Instructions for the task
Print the lines verbatim, starting with the line that contains "How far from the observer" and continuing through the final line, both included.

━━━━━ Given entries

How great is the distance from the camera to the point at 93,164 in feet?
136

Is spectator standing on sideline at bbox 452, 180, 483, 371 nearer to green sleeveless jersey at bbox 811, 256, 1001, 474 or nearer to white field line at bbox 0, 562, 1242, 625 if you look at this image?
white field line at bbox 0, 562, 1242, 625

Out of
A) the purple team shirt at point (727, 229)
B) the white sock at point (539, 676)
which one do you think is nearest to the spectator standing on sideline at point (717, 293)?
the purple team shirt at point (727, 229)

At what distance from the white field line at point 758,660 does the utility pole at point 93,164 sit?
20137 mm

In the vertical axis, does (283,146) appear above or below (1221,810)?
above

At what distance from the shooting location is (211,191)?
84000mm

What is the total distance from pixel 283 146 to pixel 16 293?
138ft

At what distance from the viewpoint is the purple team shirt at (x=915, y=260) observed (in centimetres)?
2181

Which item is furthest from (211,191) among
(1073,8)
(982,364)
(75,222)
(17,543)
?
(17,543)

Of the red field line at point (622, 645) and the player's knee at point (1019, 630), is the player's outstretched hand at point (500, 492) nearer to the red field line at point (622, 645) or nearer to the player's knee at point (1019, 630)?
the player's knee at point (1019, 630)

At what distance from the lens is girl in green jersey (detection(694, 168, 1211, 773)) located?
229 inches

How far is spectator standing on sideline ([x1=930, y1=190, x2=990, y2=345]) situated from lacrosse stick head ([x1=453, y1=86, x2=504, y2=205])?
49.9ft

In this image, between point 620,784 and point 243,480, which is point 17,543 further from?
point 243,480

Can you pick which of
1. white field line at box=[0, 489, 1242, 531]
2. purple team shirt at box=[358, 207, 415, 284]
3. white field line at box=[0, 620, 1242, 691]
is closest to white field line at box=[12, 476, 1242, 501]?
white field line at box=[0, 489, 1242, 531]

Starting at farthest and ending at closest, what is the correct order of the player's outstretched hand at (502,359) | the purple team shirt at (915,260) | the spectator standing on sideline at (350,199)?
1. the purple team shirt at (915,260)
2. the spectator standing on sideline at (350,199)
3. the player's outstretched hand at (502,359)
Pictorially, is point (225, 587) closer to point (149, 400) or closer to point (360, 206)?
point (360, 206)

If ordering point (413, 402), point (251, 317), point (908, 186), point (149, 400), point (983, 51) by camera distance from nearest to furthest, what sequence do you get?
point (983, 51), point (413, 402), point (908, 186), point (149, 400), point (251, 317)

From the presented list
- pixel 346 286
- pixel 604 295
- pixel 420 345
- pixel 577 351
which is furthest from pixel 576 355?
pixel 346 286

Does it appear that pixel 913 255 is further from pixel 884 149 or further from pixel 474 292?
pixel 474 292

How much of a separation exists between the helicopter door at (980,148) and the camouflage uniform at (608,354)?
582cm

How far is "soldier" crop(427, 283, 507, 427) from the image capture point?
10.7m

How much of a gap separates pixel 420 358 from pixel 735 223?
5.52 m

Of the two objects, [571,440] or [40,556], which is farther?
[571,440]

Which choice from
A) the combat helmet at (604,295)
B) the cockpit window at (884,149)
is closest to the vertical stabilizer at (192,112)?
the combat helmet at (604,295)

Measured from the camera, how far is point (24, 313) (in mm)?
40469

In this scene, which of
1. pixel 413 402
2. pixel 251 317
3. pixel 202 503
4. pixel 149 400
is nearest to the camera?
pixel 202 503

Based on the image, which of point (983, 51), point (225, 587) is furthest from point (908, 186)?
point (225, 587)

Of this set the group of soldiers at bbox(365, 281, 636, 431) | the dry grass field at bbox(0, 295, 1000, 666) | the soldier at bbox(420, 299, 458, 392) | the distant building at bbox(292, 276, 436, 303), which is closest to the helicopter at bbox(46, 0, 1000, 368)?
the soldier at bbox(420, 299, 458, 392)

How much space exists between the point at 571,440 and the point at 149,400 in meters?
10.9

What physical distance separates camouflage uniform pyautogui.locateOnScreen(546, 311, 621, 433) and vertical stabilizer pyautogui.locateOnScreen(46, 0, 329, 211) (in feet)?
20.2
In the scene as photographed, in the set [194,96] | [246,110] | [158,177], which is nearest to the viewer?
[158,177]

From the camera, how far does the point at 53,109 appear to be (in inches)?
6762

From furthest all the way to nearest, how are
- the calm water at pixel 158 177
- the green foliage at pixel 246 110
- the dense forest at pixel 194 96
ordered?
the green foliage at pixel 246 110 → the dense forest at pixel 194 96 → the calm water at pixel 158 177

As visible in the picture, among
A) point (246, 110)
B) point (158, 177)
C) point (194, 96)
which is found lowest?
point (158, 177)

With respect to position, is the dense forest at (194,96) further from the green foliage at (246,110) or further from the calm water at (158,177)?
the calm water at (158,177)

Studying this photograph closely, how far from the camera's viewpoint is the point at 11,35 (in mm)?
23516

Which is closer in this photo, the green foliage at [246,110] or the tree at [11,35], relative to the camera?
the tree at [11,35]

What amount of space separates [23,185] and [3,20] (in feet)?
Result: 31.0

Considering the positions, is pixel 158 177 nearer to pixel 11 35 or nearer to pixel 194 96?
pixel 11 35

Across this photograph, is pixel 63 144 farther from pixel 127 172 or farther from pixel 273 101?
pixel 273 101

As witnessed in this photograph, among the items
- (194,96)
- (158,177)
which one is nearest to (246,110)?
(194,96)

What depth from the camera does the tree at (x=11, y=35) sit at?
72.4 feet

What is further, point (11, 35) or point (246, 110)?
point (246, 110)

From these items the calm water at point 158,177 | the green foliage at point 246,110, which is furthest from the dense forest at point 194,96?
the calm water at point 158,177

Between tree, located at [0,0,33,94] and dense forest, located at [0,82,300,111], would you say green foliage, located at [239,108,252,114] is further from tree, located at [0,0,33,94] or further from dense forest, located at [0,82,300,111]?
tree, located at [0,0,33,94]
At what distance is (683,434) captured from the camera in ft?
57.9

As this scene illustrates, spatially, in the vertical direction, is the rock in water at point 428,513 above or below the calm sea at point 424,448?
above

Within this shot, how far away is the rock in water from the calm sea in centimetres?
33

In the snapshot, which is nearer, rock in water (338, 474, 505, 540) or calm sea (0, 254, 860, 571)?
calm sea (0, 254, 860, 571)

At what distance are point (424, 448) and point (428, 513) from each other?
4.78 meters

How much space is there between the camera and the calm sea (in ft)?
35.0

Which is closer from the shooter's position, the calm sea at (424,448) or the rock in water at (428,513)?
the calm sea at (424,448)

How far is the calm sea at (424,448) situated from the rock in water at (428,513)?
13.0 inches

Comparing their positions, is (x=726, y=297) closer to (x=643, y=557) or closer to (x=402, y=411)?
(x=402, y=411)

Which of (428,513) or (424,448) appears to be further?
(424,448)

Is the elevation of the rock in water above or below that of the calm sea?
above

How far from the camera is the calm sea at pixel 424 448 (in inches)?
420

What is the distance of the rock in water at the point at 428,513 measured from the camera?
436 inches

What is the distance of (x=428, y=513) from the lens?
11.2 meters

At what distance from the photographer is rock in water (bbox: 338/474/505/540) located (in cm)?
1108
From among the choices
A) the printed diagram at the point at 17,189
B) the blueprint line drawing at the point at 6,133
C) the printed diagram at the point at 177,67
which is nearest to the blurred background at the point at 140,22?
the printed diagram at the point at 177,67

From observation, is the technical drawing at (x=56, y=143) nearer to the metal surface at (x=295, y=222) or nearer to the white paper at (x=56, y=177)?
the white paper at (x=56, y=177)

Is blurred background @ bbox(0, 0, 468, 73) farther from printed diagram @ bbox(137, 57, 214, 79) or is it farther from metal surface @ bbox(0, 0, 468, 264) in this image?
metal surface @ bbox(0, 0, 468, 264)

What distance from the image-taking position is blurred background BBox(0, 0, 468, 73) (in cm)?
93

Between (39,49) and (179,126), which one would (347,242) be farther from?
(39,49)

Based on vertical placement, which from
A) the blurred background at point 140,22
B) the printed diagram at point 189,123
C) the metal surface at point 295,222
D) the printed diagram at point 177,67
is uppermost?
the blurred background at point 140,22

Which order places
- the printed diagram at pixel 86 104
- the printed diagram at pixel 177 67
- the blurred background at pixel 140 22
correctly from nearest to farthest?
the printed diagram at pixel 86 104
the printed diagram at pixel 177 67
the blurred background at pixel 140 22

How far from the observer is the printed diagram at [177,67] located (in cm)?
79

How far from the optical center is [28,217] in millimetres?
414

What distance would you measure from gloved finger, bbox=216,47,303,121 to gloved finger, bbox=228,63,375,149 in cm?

━━━━━━━━━━

Solution to this task
How far from the observer is the printed diagram at [177,67] located (in cm)?
79

How far from the optical center is [28,217] in millimetres?
414

What distance would you measure from gloved finger, bbox=216,47,303,121 to gloved finger, bbox=228,63,375,149 in cm?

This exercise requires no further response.